[Start DATA RECORDS]

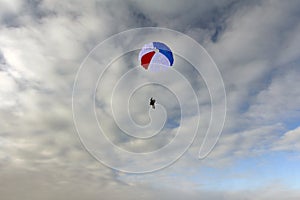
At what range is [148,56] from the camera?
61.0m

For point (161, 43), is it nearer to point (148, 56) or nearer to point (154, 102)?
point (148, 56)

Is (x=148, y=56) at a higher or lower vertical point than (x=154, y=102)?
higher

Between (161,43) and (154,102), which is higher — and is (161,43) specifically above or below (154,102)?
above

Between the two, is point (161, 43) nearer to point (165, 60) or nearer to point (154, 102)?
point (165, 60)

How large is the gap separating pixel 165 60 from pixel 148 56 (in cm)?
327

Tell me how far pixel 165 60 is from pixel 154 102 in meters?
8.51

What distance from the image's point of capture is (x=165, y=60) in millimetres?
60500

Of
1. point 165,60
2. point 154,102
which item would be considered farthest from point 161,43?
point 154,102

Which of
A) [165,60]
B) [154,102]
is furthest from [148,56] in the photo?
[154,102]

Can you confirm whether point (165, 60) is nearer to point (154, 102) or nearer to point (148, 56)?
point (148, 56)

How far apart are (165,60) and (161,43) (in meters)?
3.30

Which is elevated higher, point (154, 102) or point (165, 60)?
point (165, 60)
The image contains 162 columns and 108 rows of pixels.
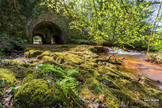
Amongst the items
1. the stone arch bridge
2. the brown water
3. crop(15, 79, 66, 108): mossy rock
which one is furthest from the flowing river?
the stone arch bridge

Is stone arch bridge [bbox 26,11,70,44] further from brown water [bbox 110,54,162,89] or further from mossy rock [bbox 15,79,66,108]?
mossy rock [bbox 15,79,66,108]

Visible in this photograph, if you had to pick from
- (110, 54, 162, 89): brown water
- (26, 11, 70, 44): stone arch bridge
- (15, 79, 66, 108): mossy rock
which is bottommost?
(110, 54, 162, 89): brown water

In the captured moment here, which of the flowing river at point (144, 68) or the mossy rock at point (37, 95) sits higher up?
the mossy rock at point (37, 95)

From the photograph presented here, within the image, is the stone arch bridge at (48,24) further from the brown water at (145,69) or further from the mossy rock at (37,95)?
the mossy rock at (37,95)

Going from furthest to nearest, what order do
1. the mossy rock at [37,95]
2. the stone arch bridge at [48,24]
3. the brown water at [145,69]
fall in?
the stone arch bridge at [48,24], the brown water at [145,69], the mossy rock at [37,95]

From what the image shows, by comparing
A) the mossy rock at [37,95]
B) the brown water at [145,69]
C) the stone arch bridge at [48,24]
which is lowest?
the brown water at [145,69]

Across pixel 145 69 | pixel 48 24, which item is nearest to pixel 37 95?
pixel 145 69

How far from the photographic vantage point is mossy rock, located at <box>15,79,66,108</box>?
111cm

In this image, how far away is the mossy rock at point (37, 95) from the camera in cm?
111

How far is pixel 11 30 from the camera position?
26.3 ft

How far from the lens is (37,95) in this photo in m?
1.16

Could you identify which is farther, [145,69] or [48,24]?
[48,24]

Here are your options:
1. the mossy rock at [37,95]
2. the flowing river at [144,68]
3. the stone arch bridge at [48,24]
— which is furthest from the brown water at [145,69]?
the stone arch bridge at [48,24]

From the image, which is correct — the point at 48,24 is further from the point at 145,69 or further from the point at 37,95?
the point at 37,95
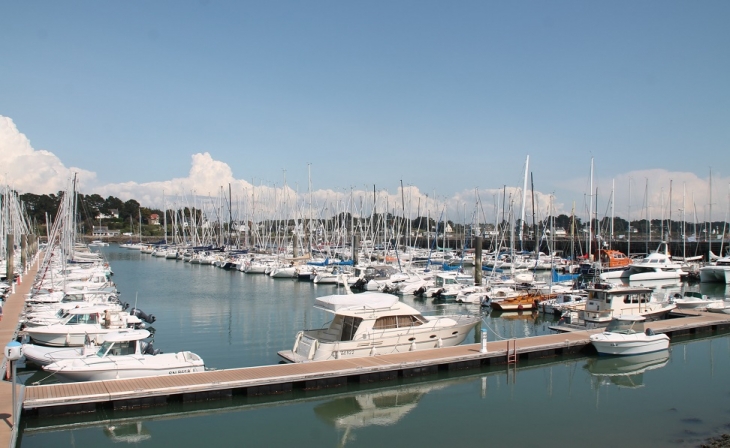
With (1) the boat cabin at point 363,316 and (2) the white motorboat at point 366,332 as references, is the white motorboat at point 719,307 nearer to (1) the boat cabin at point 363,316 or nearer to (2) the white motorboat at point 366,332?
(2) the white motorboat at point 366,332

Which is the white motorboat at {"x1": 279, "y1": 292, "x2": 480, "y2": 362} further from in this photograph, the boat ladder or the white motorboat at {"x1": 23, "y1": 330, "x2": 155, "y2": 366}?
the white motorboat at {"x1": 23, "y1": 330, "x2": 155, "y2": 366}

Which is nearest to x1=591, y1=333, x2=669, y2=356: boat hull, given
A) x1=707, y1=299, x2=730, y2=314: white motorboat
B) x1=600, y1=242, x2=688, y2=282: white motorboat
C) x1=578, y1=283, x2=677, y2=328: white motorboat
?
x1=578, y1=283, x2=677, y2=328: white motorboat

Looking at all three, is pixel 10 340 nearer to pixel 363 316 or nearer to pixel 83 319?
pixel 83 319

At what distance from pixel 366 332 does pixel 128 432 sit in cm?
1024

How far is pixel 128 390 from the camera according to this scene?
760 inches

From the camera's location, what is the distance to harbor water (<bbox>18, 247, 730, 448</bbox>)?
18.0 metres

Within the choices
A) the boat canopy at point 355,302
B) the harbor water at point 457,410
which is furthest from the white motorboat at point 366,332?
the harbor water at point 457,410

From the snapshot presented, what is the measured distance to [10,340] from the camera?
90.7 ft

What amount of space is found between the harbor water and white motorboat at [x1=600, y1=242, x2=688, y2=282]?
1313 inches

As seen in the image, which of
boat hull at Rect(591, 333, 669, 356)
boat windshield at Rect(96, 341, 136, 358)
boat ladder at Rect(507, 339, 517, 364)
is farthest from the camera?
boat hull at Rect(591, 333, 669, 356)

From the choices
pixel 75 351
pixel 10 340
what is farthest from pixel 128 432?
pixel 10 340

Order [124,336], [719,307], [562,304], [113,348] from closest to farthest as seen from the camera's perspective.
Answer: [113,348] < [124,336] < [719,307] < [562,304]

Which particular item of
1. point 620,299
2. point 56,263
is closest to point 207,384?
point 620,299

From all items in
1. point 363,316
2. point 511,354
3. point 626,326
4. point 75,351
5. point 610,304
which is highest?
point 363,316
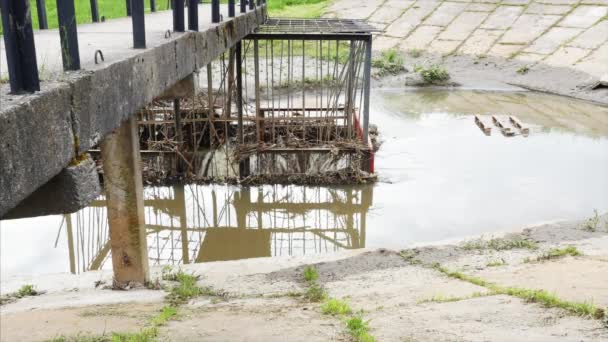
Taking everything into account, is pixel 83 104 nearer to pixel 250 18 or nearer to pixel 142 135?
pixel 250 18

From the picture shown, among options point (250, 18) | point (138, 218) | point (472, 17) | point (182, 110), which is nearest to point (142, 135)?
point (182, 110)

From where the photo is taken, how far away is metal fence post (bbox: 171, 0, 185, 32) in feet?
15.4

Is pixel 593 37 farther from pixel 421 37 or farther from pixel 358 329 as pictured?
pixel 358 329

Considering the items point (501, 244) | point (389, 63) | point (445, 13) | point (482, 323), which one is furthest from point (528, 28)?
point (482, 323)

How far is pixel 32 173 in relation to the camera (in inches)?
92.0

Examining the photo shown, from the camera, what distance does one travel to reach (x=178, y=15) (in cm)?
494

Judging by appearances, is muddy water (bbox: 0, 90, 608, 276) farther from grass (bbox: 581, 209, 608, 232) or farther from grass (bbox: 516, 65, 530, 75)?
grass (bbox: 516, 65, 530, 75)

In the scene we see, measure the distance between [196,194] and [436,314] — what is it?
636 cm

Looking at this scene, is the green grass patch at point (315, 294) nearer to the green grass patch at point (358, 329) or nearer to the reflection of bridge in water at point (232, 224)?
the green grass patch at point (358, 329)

[End DATA RECORDS]

THE REQUEST: Rewrite the lines above with every "camera" replaced by "observer", leaving everything else unchanged and omitting the pictures.

ANSWER FOR THIS EXERCISE:
At what range is [148,56] from the observer?
61.0m

For point (161, 43), is it nearer to point (148, 56) or nearer to point (154, 102)?
point (148, 56)

Is (x=148, y=56) at a higher or lower vertical point than (x=154, y=102)?
higher

Between (161,43) and (154,102), which is higher — and is (161,43) specifically above or below (154,102)?
above

Between the two, is point (161, 43) nearer to point (165, 60) or nearer to point (154, 102)?
point (165, 60)

How large is the gap separating pixel 165 60 from pixel 148 56 (in cm)?
327

Tell me how far pixel 165 60 is from pixel 154 102 in meters?
8.51

What distance from the image's point of capture is (x=165, y=60) in millimetres?
60500

Of
1. point 165,60
2. point 154,102
which item would be considered farthest from point 161,43?
point 154,102

Which of
A) [165,60]
B) [154,102]
is furthest from [148,56] in the photo?
[154,102]

Can you confirm whether point (165, 60) is nearer to point (154, 102) or nearer to point (148, 56)?
point (148, 56)

How far apart are (165,60) and (161,43) (in meters)?
3.30

Which is elevated higher, point (154, 102) or point (165, 60)?
point (165, 60)
The image contains 162 columns and 108 rows of pixels.
Amongst the items
1. the stone arch bridge
2. the brown water
3. crop(15, 79, 66, 108): mossy rock
which one is furthest from the flowing river?
the stone arch bridge

Is stone arch bridge [bbox 26,11,70,44] further from brown water [bbox 110,54,162,89] or further from mossy rock [bbox 15,79,66,108]?
mossy rock [bbox 15,79,66,108]

Visible in this photograph, if you had to pick from
- (110, 54, 162, 89): brown water
- (26, 11, 70, 44): stone arch bridge
- (15, 79, 66, 108): mossy rock
which is bottommost?
(110, 54, 162, 89): brown water

In the captured moment here, which of the flowing river at point (144, 68) or the mossy rock at point (37, 95) sits higher up?
the mossy rock at point (37, 95)

From the photograph presented here, within the image, is the stone arch bridge at (48,24) further from the brown water at (145,69) or further from the mossy rock at (37,95)?
the mossy rock at (37,95)

Going from furthest to nearest, what order do
1. the mossy rock at [37,95]
2. the stone arch bridge at [48,24]
3. the brown water at [145,69]
fall in?
the stone arch bridge at [48,24], the brown water at [145,69], the mossy rock at [37,95]

From what the image shows, by comparing
A) the mossy rock at [37,95]
B) the brown water at [145,69]
C) the stone arch bridge at [48,24]
which is lowest?
the brown water at [145,69]

Across pixel 145 69 | pixel 48 24, which item is nearest to pixel 37 95?
pixel 145 69

How far from the photographic vantage point is mossy rock, located at <box>15,79,66,108</box>?
111cm

In this image, how far away is the mossy rock at point (37, 95) from the observer in cm?
111

How far is pixel 11 30 from the observer position?
26.3 ft

How far from the lens is (37,95) in this photo in m?
1.16

Could you identify which is farther, [145,69] or [48,24]?
[48,24]

Here are your options:
1. the mossy rock at [37,95]
2. the flowing river at [144,68]
3. the stone arch bridge at [48,24]
— which is furthest from the brown water at [145,69]?
the stone arch bridge at [48,24]

From the image, which is correct — the point at 48,24 is further from the point at 145,69 or further from the point at 37,95?
the point at 37,95
With (1) the boat cabin at point 363,316 and (2) the white motorboat at point 366,332 as references, is the white motorboat at point 719,307 nearer to (1) the boat cabin at point 363,316 or nearer to (2) the white motorboat at point 366,332?
(2) the white motorboat at point 366,332

Which is the white motorboat at {"x1": 279, "y1": 292, "x2": 480, "y2": 362} further from in this photograph, the boat ladder or the white motorboat at {"x1": 23, "y1": 330, "x2": 155, "y2": 366}?
the white motorboat at {"x1": 23, "y1": 330, "x2": 155, "y2": 366}

Which is nearest to x1=591, y1=333, x2=669, y2=356: boat hull, given
A) x1=707, y1=299, x2=730, y2=314: white motorboat
B) x1=600, y1=242, x2=688, y2=282: white motorboat
C) x1=578, y1=283, x2=677, y2=328: white motorboat
?
x1=578, y1=283, x2=677, y2=328: white motorboat

Looking at all three, is pixel 10 340 nearer to pixel 363 316 or nearer to pixel 83 319?
pixel 83 319

At what distance from pixel 366 332 does pixel 128 432 sit in cm?
1024

How far is pixel 128 390 from the observer according to this scene?
760 inches

From the observer's location, what is the distance to harbor water (<bbox>18, 247, 730, 448</bbox>)?
18.0 metres

Within the choices
A) the boat canopy at point 355,302
B) the harbor water at point 457,410
which is furthest from the white motorboat at point 366,332?
the harbor water at point 457,410

From the snapshot presented, what is the measured distance to [10,340] from the observer?
90.7 ft

What amount of space is found between the harbor water and white motorboat at [x1=600, y1=242, x2=688, y2=282]?
1313 inches

As seen in the image, which of
boat hull at Rect(591, 333, 669, 356)
boat windshield at Rect(96, 341, 136, 358)
boat ladder at Rect(507, 339, 517, 364)
is farthest from the observer?
boat hull at Rect(591, 333, 669, 356)

From the choices
pixel 75 351
pixel 10 340
what is farthest from pixel 128 432?
pixel 10 340

Order [124,336], [719,307], [562,304], [113,348] from closest to farthest as seen from the observer's perspective.
Answer: [113,348] < [124,336] < [719,307] < [562,304]

Which particular item of
1. point 620,299
2. point 56,263
is closest to point 207,384?
point 620,299

From all items in
1. point 363,316
2. point 511,354
3. point 626,326
4. point 75,351
5. point 610,304
which is highest?
point 363,316
Taking everything into account, is pixel 83 104 nearer to pixel 250 18 or nearer to pixel 142 135?
pixel 250 18

From the picture shown, among options point (250, 18) | point (138, 218) | point (472, 17) | point (182, 110), which is nearest to point (142, 135)?
point (182, 110)

From where the photo is taken, how far away is metal fence post (bbox: 171, 0, 185, 32) in feet?
15.4

Is pixel 593 37 farther from pixel 421 37 or farther from pixel 358 329 as pictured?
pixel 358 329

Considering the items point (501, 244) | point (389, 63) | point (445, 13) | point (482, 323), which one is furthest from point (528, 28)?
point (482, 323)

How far is pixel 32 173 in relation to the observer (in inches)?
92.0

Examining the photo shown, from the observer, what distance does one travel to reach (x=178, y=15) (in cm)?
494

Judging by appearances, is muddy water (bbox: 0, 90, 608, 276) farther from grass (bbox: 581, 209, 608, 232) or farther from grass (bbox: 516, 65, 530, 75)?
grass (bbox: 516, 65, 530, 75)

In the scene we see, measure the distance between [196,194] and [436,314] — what is it?
636 cm

Looking at this scene, is the green grass patch at point (315, 294) nearer to the green grass patch at point (358, 329) or nearer to the reflection of bridge in water at point (232, 224)?
the green grass patch at point (358, 329)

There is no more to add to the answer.